◆ **Extracted data**
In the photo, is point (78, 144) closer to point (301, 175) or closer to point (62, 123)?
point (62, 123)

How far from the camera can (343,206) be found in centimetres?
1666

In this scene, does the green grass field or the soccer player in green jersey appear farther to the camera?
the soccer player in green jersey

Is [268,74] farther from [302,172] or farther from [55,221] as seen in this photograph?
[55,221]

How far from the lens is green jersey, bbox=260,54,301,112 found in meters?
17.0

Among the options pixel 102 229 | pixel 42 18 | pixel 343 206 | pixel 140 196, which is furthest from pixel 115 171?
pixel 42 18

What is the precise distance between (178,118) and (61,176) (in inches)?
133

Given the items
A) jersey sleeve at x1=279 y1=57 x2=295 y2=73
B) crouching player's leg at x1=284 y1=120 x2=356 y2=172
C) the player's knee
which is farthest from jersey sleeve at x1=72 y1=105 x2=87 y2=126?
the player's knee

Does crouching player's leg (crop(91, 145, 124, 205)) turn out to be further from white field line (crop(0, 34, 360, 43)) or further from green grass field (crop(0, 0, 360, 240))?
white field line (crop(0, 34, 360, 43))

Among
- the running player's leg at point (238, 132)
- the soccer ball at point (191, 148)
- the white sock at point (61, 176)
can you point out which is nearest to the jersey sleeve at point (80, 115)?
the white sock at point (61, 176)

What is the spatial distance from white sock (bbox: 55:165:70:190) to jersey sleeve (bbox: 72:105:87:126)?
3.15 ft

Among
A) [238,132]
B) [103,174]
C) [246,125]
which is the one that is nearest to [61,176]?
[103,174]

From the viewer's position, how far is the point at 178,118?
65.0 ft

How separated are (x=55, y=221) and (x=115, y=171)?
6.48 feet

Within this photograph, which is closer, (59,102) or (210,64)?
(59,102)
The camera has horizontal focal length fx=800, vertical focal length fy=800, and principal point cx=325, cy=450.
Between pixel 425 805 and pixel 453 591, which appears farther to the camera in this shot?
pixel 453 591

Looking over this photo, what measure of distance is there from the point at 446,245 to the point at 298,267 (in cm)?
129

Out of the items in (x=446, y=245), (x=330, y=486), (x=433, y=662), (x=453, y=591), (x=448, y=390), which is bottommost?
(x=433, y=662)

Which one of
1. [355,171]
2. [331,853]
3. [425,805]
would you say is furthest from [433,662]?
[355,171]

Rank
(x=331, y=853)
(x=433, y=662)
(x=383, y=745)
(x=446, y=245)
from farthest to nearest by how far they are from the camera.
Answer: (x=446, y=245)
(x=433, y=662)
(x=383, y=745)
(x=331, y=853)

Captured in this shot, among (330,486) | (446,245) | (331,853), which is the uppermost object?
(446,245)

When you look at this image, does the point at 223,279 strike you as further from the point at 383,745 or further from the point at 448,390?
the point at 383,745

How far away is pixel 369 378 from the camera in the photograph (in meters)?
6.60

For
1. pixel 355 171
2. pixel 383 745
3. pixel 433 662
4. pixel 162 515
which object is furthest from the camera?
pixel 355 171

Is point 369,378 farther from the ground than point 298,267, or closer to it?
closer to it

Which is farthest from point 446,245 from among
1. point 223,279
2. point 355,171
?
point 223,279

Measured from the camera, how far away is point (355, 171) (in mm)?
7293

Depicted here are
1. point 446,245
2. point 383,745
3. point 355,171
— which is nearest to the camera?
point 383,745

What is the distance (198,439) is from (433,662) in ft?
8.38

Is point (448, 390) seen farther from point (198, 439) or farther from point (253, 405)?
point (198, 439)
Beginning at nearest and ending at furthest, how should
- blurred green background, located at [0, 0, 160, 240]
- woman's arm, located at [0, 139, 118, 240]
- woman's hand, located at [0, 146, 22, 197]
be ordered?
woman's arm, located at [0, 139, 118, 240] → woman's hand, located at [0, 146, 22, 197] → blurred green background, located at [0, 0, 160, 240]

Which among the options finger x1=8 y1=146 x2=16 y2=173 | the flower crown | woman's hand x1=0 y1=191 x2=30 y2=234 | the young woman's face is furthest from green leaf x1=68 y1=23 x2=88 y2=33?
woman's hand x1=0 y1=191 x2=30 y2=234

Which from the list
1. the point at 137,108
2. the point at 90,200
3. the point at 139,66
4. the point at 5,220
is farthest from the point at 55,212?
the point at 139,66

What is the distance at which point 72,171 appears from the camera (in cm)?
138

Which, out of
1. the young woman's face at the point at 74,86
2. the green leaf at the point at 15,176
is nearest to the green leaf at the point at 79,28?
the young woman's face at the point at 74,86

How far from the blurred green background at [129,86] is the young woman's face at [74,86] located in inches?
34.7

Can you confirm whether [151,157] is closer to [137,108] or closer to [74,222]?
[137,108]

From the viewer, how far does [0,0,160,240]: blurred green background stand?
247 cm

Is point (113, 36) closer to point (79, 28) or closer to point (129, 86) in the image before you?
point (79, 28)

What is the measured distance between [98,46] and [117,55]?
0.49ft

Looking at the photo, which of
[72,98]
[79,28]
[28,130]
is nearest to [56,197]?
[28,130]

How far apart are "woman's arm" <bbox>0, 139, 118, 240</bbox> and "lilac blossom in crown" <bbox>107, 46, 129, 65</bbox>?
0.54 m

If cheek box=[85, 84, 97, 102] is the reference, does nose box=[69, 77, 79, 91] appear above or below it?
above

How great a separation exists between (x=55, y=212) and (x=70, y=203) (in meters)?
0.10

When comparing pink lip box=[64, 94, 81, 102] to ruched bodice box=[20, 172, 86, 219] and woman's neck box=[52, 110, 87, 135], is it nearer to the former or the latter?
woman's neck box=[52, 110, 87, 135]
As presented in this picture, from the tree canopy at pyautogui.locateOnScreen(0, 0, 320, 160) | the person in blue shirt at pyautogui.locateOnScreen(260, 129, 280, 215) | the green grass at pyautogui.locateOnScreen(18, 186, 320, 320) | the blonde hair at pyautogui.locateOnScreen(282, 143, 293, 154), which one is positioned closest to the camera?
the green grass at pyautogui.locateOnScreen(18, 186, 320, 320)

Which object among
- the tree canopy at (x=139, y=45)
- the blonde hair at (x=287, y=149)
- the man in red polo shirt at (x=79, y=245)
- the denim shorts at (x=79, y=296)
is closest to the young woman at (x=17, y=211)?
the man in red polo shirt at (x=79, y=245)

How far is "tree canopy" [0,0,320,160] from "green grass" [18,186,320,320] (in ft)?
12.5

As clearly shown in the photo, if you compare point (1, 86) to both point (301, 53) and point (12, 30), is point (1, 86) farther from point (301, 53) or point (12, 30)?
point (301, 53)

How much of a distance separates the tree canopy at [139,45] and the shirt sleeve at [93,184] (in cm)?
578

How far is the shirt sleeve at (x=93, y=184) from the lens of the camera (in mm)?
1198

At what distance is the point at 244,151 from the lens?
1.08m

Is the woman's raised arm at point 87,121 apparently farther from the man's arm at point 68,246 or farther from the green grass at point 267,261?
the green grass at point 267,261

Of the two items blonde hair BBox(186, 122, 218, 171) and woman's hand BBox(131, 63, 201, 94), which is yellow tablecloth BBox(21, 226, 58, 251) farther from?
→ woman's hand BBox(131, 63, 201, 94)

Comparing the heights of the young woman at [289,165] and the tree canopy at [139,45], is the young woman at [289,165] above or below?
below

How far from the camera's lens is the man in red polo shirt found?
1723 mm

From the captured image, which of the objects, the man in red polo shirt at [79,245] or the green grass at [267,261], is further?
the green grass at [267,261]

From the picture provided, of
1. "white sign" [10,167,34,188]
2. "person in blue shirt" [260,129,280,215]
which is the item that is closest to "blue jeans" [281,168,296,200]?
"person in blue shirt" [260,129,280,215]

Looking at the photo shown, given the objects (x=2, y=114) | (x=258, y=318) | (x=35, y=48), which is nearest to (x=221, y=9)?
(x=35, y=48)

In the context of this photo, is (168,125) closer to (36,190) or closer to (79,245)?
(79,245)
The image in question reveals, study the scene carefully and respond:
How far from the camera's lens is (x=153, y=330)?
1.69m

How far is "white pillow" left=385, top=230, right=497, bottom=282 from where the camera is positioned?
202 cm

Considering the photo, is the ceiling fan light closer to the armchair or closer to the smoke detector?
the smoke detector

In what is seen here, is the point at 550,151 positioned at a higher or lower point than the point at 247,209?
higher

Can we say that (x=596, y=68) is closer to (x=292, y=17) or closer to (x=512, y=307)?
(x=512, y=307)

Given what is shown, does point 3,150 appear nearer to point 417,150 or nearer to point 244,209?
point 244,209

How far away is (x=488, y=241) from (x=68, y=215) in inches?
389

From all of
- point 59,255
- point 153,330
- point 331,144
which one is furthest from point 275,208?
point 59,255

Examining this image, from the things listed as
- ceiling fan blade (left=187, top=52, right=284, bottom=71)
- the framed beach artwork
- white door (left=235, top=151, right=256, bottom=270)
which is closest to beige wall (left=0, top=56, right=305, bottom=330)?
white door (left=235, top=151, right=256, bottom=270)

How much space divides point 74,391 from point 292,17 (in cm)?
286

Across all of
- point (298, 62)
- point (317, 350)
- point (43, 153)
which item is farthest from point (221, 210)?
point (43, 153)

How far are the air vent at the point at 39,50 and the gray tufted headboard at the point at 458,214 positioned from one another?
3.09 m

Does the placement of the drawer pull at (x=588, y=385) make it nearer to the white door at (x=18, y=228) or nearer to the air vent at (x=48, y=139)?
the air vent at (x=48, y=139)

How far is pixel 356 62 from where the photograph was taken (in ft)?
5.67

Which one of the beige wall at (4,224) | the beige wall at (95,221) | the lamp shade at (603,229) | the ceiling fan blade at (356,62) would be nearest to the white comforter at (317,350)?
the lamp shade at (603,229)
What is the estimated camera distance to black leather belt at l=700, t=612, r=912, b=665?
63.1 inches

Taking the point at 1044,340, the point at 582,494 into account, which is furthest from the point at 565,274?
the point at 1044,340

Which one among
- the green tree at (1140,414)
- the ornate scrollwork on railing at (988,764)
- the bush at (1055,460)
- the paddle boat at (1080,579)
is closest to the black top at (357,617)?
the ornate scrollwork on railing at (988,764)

◆ **Prompt**
Repeat exactly, and only, the lines from the line with "Can we say that" through the end of the listing above, both ends included.

◆ **Task answer**
Can we say that (x=596, y=68) is closer to (x=292, y=17) or closer to (x=512, y=307)?
(x=512, y=307)

Given what is shown, does point 3,150 appear nearer to point 417,150 or nearer to point 244,209?
point 244,209

How far away is (x=488, y=241) from (x=68, y=215) in inches?
389

From all of
- point 59,255
- point 153,330
- point 331,144
which one is furthest from point 275,208?
point 59,255

Examining this image, from the things listed as
- ceiling fan blade (left=187, top=52, right=284, bottom=71)
- the framed beach artwork
- white door (left=235, top=151, right=256, bottom=270)
which is closest to beige wall (left=0, top=56, right=305, bottom=330)?
white door (left=235, top=151, right=256, bottom=270)

How much space divides point 74,391 from point 292,17 (in cm)?
286

Across all of
- point (298, 62)
- point (317, 350)
- point (43, 153)
which item is farthest from point (221, 210)?
point (43, 153)

How far are the air vent at the point at 39,50 and the gray tufted headboard at the point at 458,214 positioned from one another?
3.09 m

Does the placement of the drawer pull at (x=588, y=385) make it nearer to the white door at (x=18, y=228) or nearer to the air vent at (x=48, y=139)?
the air vent at (x=48, y=139)

How far is pixel 356 62 from where the photograph was taken (in ft)?
5.67

Which one of the beige wall at (4,224) | the beige wall at (95,221) | the lamp shade at (603,229) | the ceiling fan blade at (356,62) would be nearest to the white comforter at (317,350)?
the lamp shade at (603,229)
What is the estimated camera distance to black leather belt at l=700, t=612, r=912, b=665?
63.1 inches

Taking the point at 1044,340, the point at 582,494 into account, which is furthest from the point at 565,274?
the point at 1044,340

Which one among
- the green tree at (1140,414)
- the ornate scrollwork on railing at (988,764)
- the bush at (1055,460)
- the paddle boat at (1080,579)
is closest to the black top at (357,617)?
the ornate scrollwork on railing at (988,764)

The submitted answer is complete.